Computational Statistics & Data Analysis (MVComp2)

Lecture 14: Information theory

Tristan Bereau

Institute for Theoretical Physics, Heidelberg University

Commercial break

Course evaluation

Please complete by Jan 31, 2024.

https://uni-heidelberg.evasys.de/evasys/online.php?p=DTHA4

Soft Matter Physics

What: MVSem

When: Block seminar, Summer term 2024

Lecturers: Tristan Bereau, Falko Ziebert

Why is it so hard to get ketchup out of its bottle? How do soap bubbles form? Soft matter is the physics of everyday life!

Soft matter systems display unique physics, including fractality, phase transitions, and self-organization. We will discuss the main theoretical concepts needed to describe soft condensed matter systems like polymers, liquid crystals, membranes, complex fluids and colloids.

Machine learning for the biomolecular world

What: MVSem

When: Summer term 2024

Lecturers: Rebecca Wade, Tristan Bereau

Recent developments in machine learning methods has fueled progress in biomolecular simulations.

In this seminar we will explore the recent literature on these efforts ranging from protein structure and dynamics, to drug design, to small molecules. The encoding of physical inductive bias (e.g., symmetries) in the representation or architecture will be one of the core topics.

Introduction

Literature

Murphy (2022): Chapter 6 on Information theory

Recap from last time

Dimensionality reduction: Original visible space may be too large, widh to reduce it. Find mapping to a low-dimensional latent space.
Principal component analysis: Find linear and orthogonal projection. Eigenvectors oriented along the directions of largest variance of the data. Choose the number of dimensions by looking at the fraction of variance explained.
Factor analysis: Generative model. Equivalent to probabilistic PCA
Autoencoders: Find nonlinear mapping that encode/decode the data between original and latent spaces. Variational autoencoder is generative.

Entropy

Intuition

Entropy

Measure of uncertainty, or lack of predictability, associated with a random variable drawn from a given distribution.

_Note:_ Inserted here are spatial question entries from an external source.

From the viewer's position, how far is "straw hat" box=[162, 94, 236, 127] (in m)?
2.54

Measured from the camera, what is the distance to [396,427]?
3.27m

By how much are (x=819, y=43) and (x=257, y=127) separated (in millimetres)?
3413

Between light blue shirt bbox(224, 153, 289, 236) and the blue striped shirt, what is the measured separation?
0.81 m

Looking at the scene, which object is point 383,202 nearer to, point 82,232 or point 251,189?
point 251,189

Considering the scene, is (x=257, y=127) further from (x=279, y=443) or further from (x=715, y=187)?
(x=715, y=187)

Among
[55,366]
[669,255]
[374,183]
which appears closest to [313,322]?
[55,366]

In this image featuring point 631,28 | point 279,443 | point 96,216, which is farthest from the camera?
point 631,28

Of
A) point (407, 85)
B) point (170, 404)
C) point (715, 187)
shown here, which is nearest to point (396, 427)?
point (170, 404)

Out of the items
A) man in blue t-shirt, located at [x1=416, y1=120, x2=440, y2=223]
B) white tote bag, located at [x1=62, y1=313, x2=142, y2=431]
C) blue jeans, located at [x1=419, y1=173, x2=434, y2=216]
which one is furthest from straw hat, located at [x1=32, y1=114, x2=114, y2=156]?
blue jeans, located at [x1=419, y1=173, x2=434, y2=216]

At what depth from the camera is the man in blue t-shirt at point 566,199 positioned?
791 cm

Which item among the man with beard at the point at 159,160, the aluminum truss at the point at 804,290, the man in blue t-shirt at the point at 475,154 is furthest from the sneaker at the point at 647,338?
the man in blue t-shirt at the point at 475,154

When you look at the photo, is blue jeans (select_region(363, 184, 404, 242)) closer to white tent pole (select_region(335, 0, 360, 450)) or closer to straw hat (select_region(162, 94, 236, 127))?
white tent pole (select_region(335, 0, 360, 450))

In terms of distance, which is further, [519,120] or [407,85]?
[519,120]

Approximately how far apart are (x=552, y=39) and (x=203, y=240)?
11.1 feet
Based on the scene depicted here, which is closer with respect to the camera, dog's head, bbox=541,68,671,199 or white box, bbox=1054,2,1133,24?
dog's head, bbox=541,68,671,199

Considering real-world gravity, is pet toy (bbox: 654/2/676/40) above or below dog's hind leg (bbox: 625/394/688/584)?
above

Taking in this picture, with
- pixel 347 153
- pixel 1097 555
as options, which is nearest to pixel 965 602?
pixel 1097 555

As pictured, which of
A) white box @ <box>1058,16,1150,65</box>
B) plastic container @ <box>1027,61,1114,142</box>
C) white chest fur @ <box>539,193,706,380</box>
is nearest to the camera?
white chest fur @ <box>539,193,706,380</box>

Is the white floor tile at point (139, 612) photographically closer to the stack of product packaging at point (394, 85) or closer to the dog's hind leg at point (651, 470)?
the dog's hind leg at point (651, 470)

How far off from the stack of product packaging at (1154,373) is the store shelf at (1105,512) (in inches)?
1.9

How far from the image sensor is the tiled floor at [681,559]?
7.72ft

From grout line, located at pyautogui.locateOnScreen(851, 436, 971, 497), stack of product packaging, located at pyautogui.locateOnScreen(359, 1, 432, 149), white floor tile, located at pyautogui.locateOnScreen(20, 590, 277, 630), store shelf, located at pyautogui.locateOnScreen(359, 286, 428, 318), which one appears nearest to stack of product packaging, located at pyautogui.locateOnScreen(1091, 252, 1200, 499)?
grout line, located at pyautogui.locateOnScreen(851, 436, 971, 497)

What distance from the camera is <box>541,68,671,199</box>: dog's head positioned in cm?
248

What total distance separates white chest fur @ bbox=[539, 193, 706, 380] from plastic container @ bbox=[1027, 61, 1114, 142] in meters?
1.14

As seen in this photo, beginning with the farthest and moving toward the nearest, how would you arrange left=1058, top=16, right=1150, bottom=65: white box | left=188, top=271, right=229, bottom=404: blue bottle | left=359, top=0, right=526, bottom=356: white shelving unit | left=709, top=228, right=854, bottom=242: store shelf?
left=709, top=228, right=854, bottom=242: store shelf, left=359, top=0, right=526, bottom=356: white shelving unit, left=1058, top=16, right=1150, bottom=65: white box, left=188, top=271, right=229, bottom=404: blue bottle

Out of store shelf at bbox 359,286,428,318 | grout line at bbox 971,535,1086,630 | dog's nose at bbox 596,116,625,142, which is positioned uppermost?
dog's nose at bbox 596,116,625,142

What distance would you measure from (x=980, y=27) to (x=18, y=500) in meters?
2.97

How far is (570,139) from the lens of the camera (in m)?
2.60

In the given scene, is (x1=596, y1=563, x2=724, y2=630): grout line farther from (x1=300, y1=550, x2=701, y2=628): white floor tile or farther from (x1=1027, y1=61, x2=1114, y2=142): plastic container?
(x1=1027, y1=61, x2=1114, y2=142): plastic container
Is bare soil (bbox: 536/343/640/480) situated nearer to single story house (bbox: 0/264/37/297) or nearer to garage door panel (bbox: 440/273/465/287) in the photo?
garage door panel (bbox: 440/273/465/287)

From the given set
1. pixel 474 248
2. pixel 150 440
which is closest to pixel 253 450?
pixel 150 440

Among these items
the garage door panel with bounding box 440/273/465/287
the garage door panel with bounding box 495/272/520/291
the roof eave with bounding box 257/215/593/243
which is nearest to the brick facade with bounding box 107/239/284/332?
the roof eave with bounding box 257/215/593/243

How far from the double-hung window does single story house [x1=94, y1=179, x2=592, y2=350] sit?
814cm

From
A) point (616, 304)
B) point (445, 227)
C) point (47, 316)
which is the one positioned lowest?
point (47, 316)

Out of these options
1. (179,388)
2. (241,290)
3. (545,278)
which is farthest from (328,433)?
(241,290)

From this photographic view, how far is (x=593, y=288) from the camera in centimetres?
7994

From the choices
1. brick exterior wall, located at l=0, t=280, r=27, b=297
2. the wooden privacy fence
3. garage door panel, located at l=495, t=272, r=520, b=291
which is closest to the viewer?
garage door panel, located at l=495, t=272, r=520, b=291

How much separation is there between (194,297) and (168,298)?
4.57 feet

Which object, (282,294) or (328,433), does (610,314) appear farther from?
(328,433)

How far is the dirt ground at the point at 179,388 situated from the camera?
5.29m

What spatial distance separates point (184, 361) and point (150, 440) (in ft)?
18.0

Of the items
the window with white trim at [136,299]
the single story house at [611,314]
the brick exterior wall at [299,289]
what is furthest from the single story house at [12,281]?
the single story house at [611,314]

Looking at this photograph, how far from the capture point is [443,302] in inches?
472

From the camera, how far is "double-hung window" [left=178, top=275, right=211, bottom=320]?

Information content: Observe a sequence \(X_n \sim p\) generated from distribution \(p\). If \(p\) has high entropy, it will be hard to predict the value of each observation \(X_n\). Hence the dataset has high information content. On the other hand, a distribution with 0 entropy will always yield the same \(X_n\), so the dataset does not contain much information. Link to data compression.

Entropy for discrete random variables¹

Consider a discrete random variable \(X\) with distribution \(p\) over \(K\) states. The entropy is defined by² ³ \[ \mathbb{H}(X) = -\sum_{k=1}^K p(X=k) \log_2 p(X=k) = - E_X[\log_2 p(X)] \]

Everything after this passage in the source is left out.